International Women’s Day: The Women of FluidOne
8 · MAR ·2017
Wednesday 8th March 2017 is International Women’s Day and to commemorate we asked the women of FluidOne some of the big questions surrounding working in the technology industry.
You can find an infographic featuring some of the key stats here.
When it comes to the technology industry, change rules supreme. In just 12 months we’ve seen Amazon deliver a package by drone, SanDisk release a 1TB SD card and SpaceX land a rocket (vertically!) in the ocean. But in an industry that is leading and innovating through rapid and extraordinary change, there are still larger paradigms that are yet to make the required shift.
The number of women working in technology, for example, is still alarming low. Apple has 20% of women employees in technology; Google has 17% of women in its workforce, while Microsoft, Facebook and Twitter have 16.6%, 15% and 10% respectively. For comparison, 25% of FluidOne’s workforce is made up of females. But why is this? And what stops or attracts women to working in technology? Does it even matter?
“A higher level of women in the business was not what attracted me to FluidOne as this wasn’t obvious to me when I came in for interviews. What really attracted me initially to FluidOne was the reputation of the company being a disruptor in the market.” says Audra Simons, Head of Innovation at FluidOne: “As I delved deeper into my research I uncovered a company that is not only disruptive but truly dedicated to what they do, winning awards for innovation, customer services and best small firm to work for, along with visionary leadership and a focus on charity.”
A recent PWC study shows that 27% of females they surveyed say they would consider a career in technology, compared to 61% of males, and only 3% say it is their first choice. This data aligns with a survey we ran internally which states that 70% of the women working for FluidOne arrived in technology through a career change and not as their first job out of education. As a comparison, 70% of the male workforce of FluidOne first decided to work in technology during some form of education.
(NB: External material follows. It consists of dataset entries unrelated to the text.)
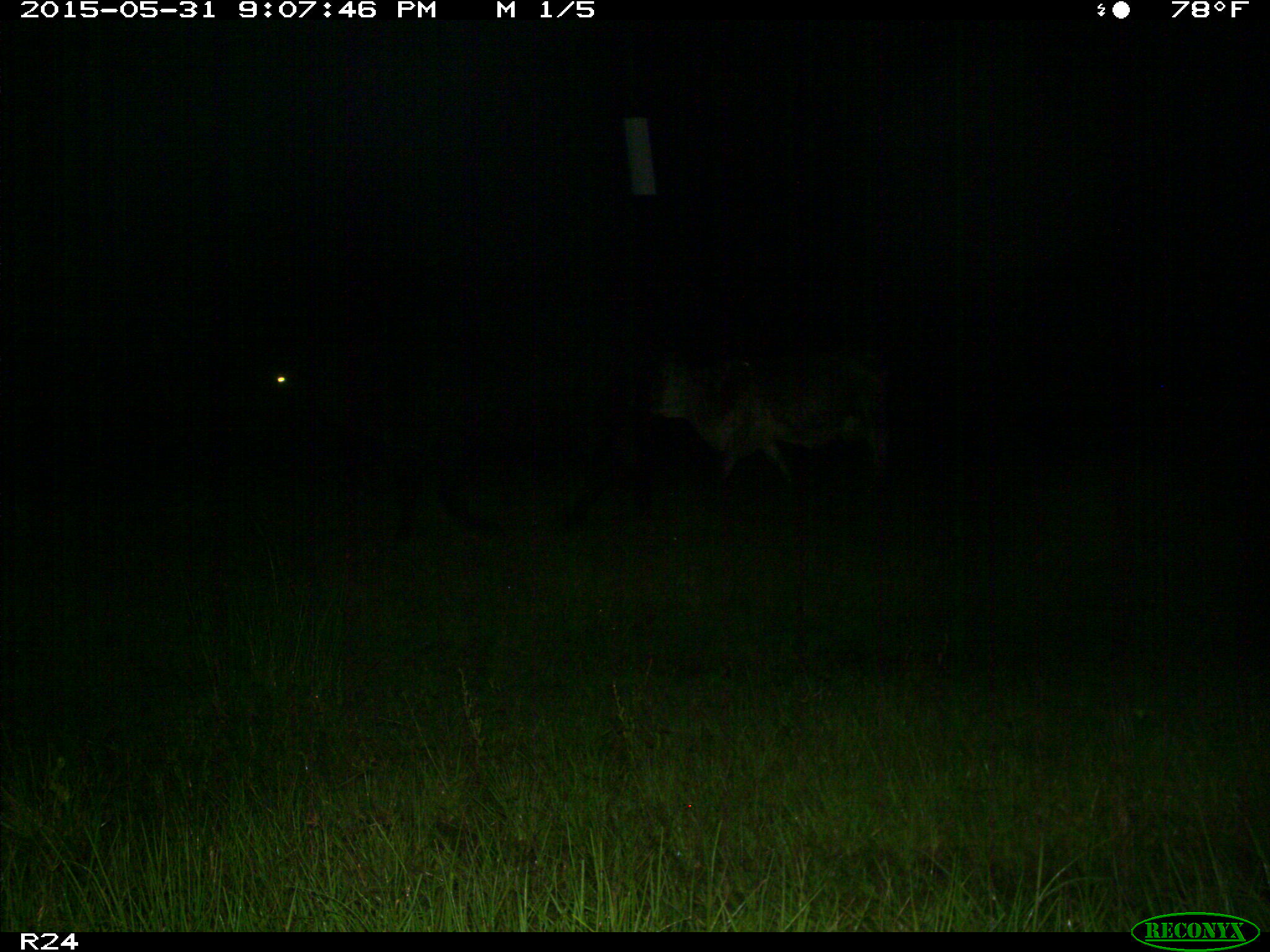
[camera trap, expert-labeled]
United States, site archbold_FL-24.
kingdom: Animalia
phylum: Chordata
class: Mammalia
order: Artiodactyla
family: Bovidae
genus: Bos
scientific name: Bos taurus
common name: domestic cow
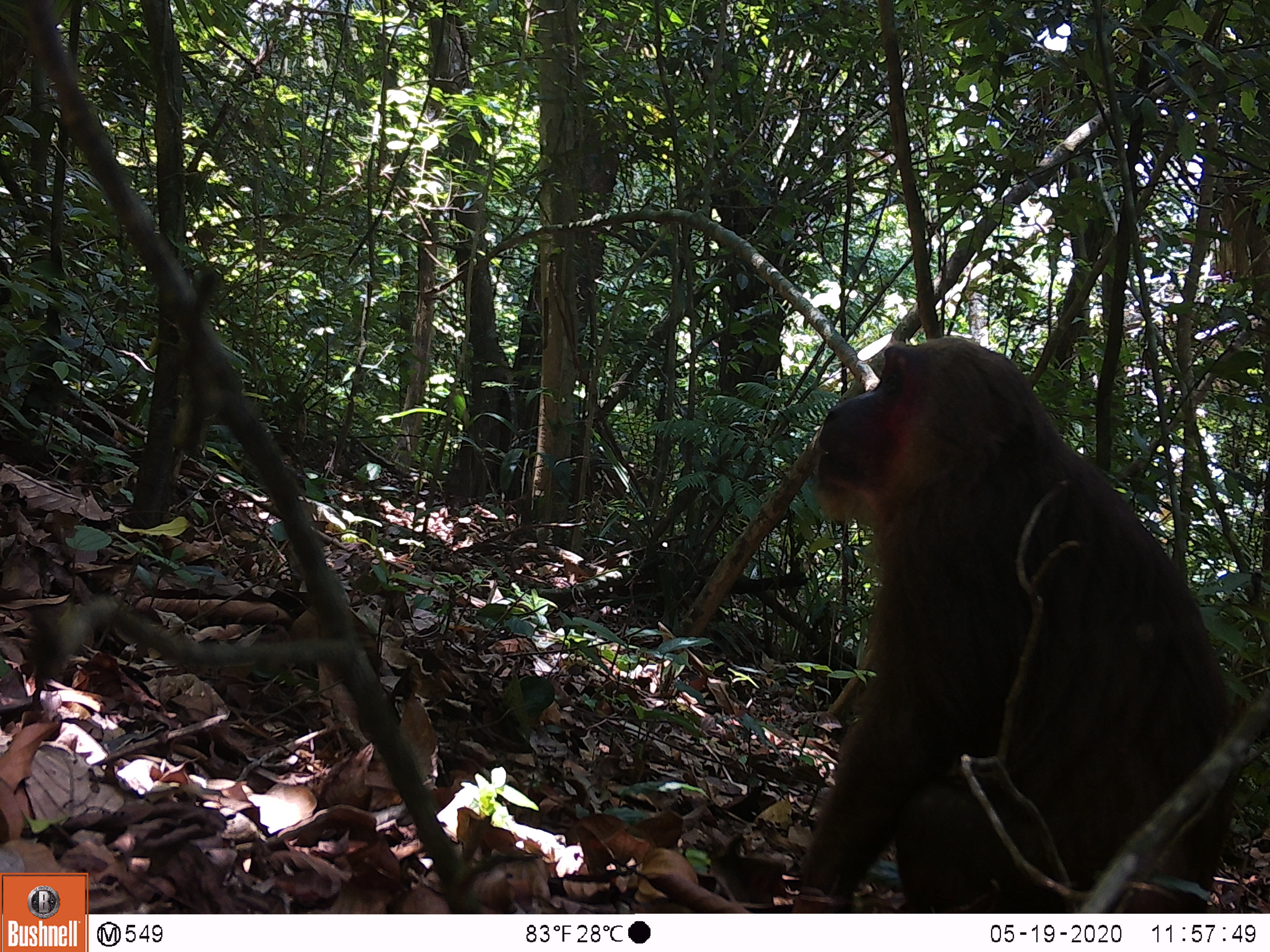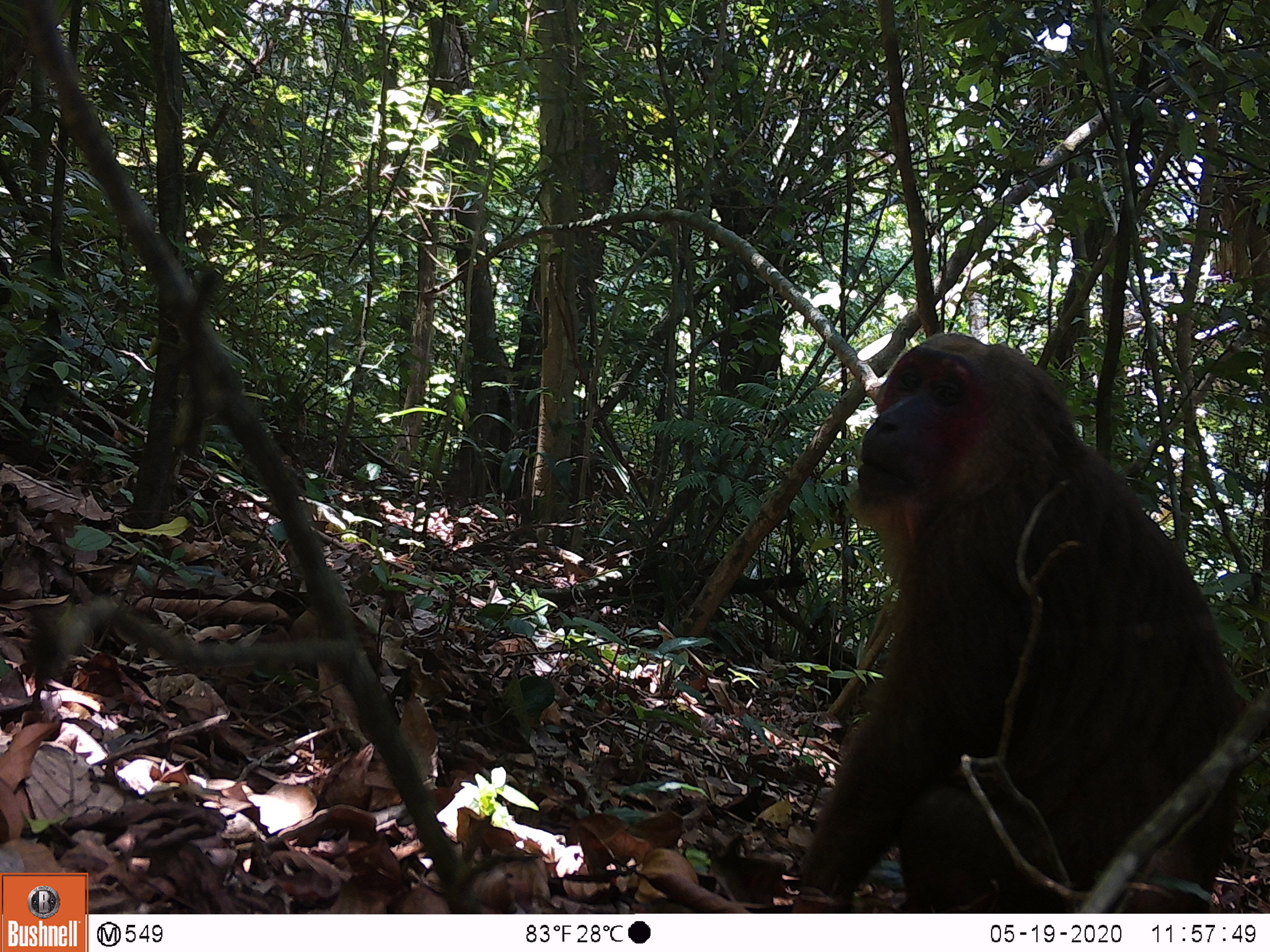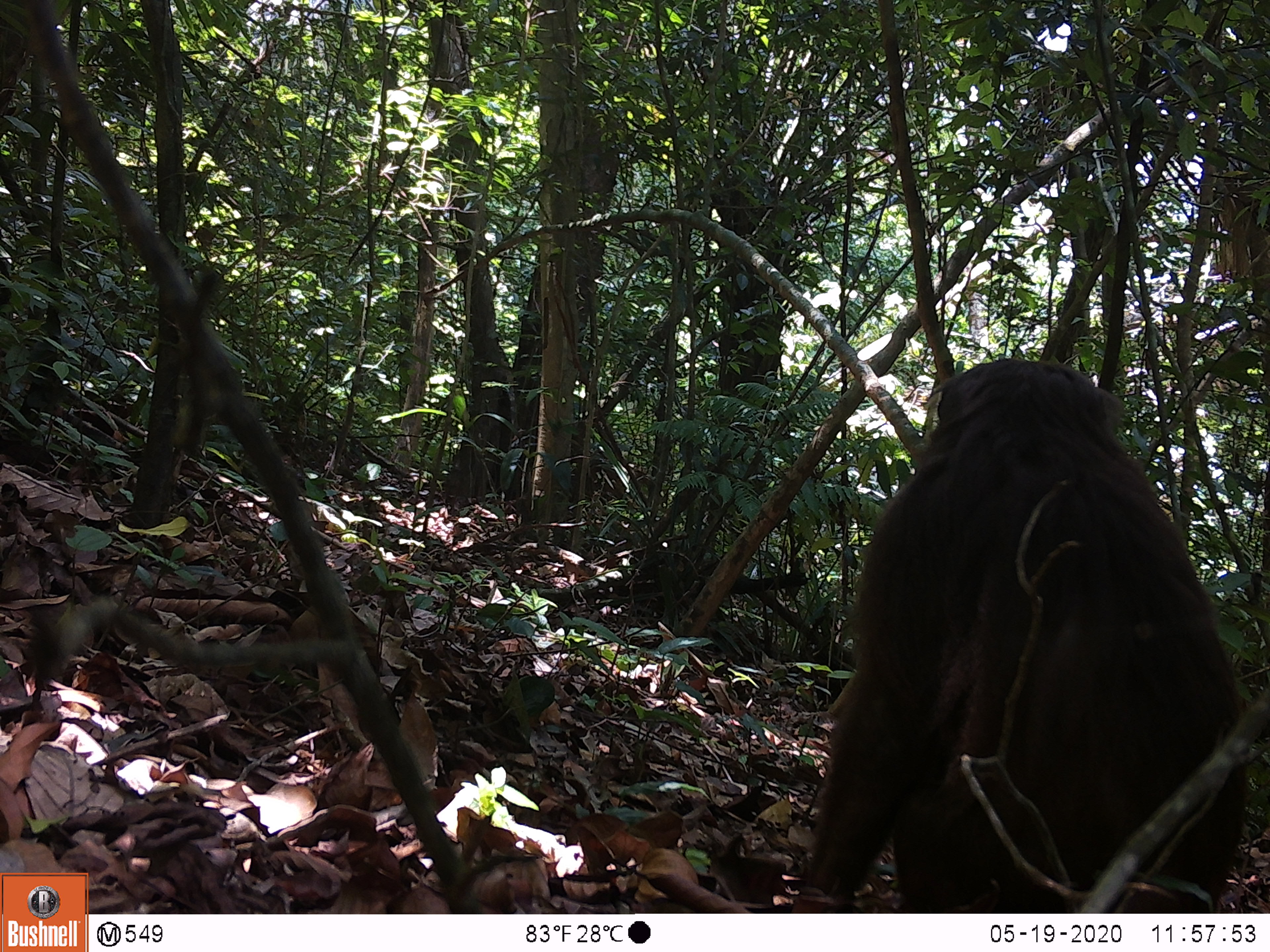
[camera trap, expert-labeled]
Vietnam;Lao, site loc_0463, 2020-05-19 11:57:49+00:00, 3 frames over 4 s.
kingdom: Animalia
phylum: Chordata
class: Mammalia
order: Primates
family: Cercopithecidae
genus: Macaca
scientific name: Macaca arctoides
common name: stump-tailed macaque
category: stump tailed macaque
Stump tailed macaque (stump-tailed macaque) (Macaca arctoides). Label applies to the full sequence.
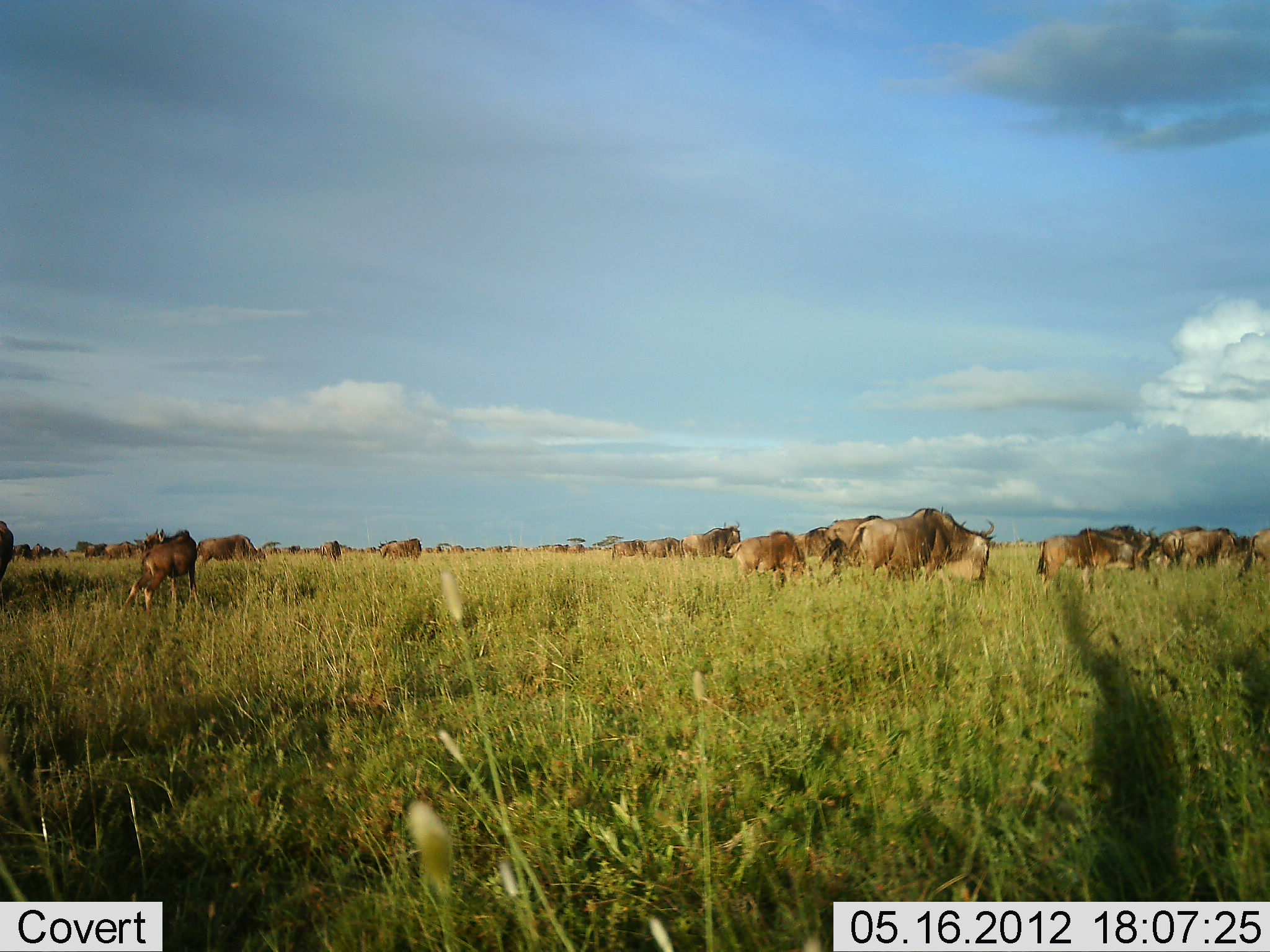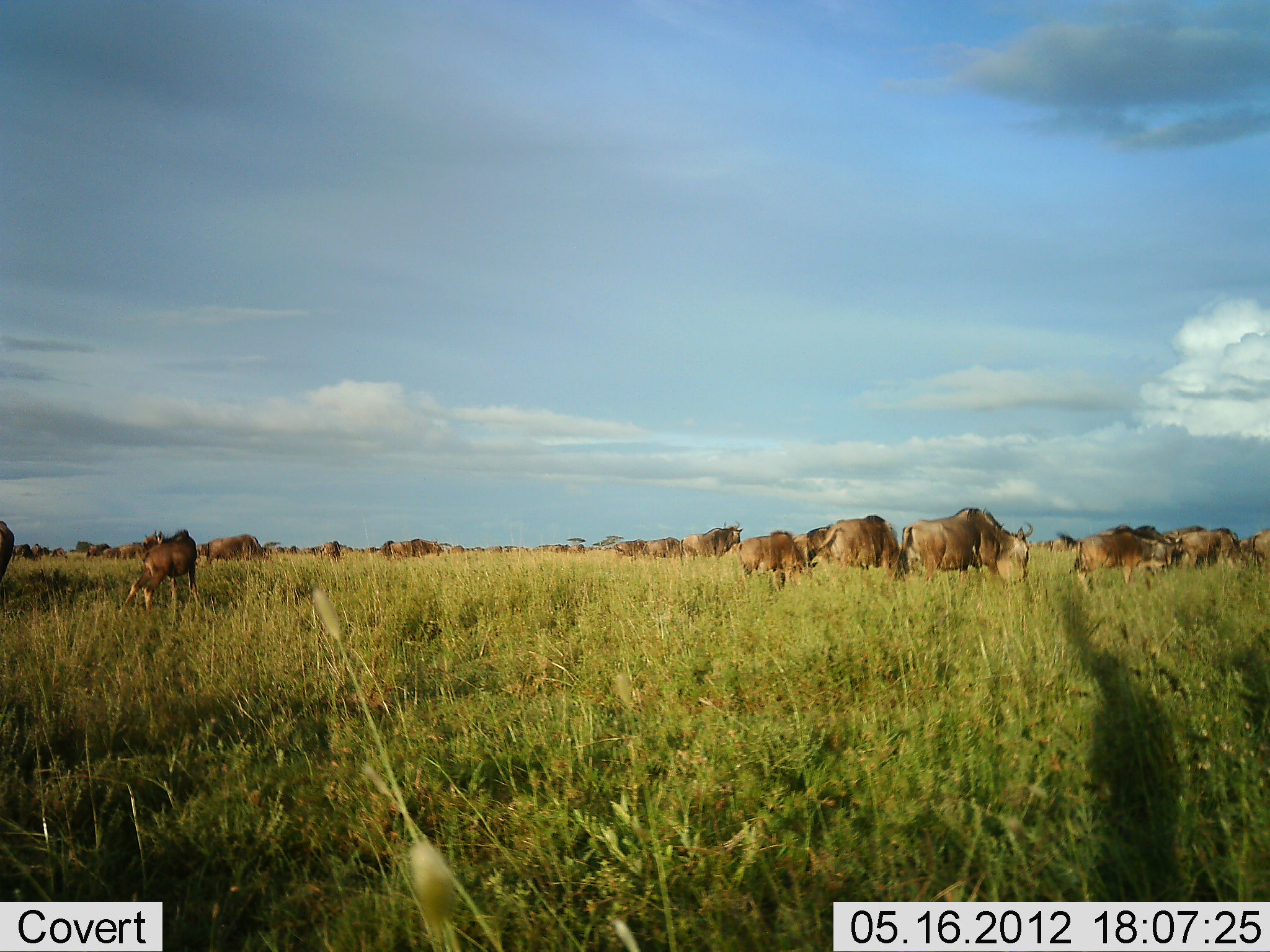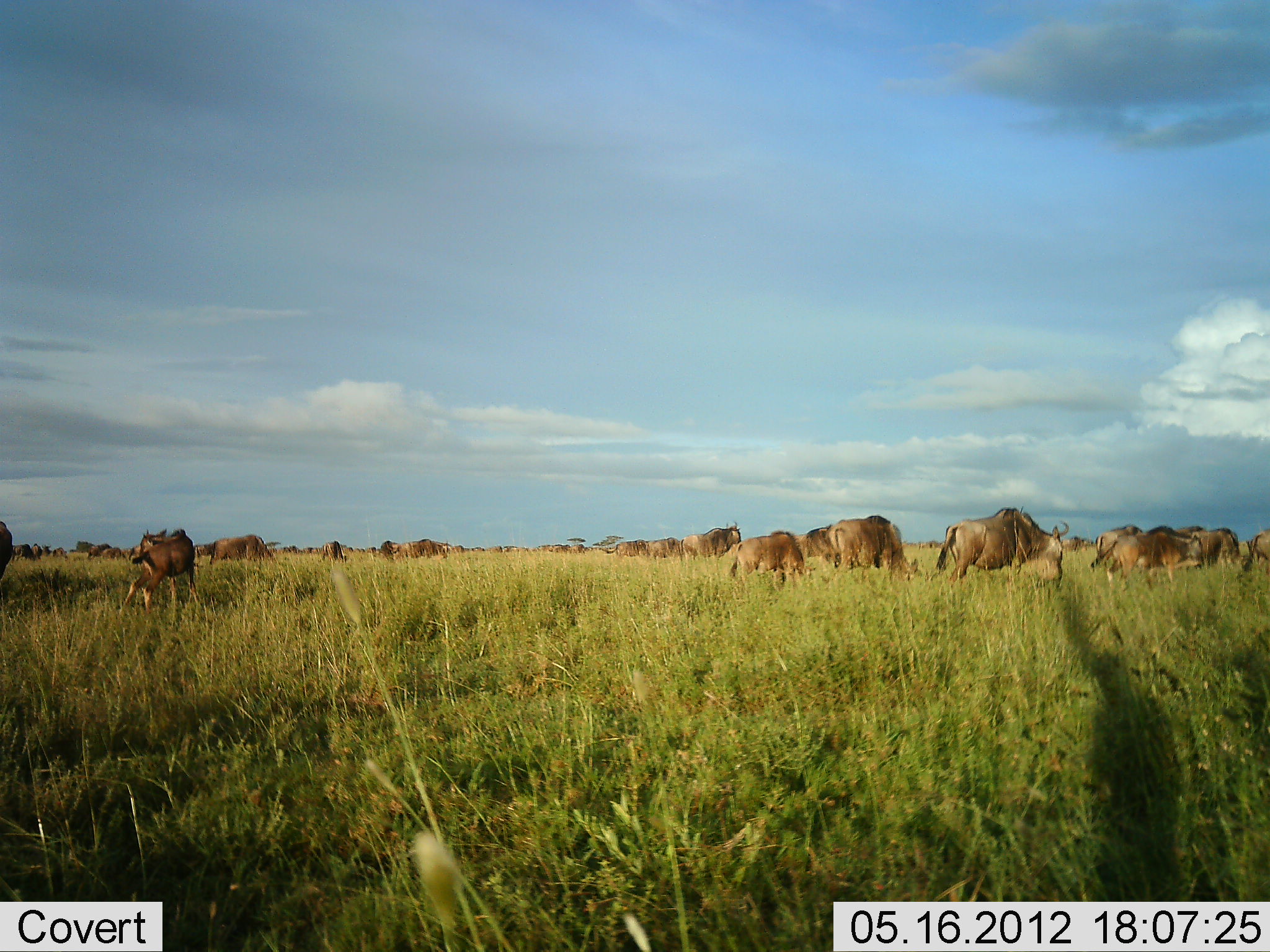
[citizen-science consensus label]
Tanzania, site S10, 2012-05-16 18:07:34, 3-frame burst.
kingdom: Animalia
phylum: Chordata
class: Mammalia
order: Artiodactyla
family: Bovidae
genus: Connochaetes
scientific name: Connochaetes taurinus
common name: blue wildebeest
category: wildebeest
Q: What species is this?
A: Wildebeest (blue wildebeest) (Connochaetes taurinus).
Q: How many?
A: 11-50.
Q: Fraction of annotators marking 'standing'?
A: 70%.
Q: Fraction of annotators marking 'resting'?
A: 10%.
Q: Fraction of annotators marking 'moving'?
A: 60%.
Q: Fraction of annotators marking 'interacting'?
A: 0%.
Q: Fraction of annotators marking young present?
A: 0%.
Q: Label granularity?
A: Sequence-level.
The lack of visible and, perhaps more indicatively, well communicated success of women in the technology industry may be putting off the younger generation With just 5% of women in leadership positions in technology and with just 22% of students being able to name a famous female working in technology, a perceived lack of female role models may be reinforcing that technology is not for them.
These figures may seem negative but the reality of it actually is quite different as the women that do work in tech are generally looking to stay there, with 75% of FluidOne’s women saying that they will be staying in the industry for 5 years or longer.
“Technology is addictive and ever changing. Male or female once you get the addiction, it is hard to go and work in any other industry.” continues Audra: “I have tried but the craving for the stimulation of creating new innovative technology solutions and taking them to market was too much to stay away from. With technology, we are reshaping our world and how we interact with it and it’s incredible to be part of driving the transformation.”
Audra’s sentiment is telling as it looks as though the paradigm is shifting towards a more diverse working environment; with both the men and women we surveyed internally agreeing that in the next 15 years’ women would be equally represented in the technology industry.
“If schools are focusing on gender-specific skills to teach men and women they will naturally evolve into roles that demonstrate that (i.e. women are encouraged to work in empathetic roles focusing on people, the creative areas, arts whilst men are encouraged to be leaders, use their analytical skills aka engineers, developers, CEO’s)” says Nicole Keegan, People Operations Manager at FluidOne: “The improvement will come in 15 years because our generation has finally acknowledged this is a problem and is ensuring this isn’t the case for future generations!”
In an ideal world all jobs in technology would be judged on merit alone, however, in an industry that has traditionally been populated with males, this has not always been the case. It does appear that the tides are changing with some positive stats showing that 41% of Computer Science sophomores at Harvard were women. This is an increase of 34% since 2011.
There is a clear ROI for businesses too as companies are 15% more likely to perform better if they are gender diverse and 85% of corporate diversity and talent leaders agreed that “A diverse and inclusive workforce is crucial to encouraging different perspectives and ideas that drive innovation”.
“Diversity of all levels is valuable for the dynamics of a workplace.” adds Nicole: “Different opinions and values are brought to a workforce by employing those with both a keen drive to build a career and form a part of their workplace, whatever gender. Within technology there is still a clear employee number gap between genders, however, where gender equality is exercised at an increased rate, the benefits are far more visible.”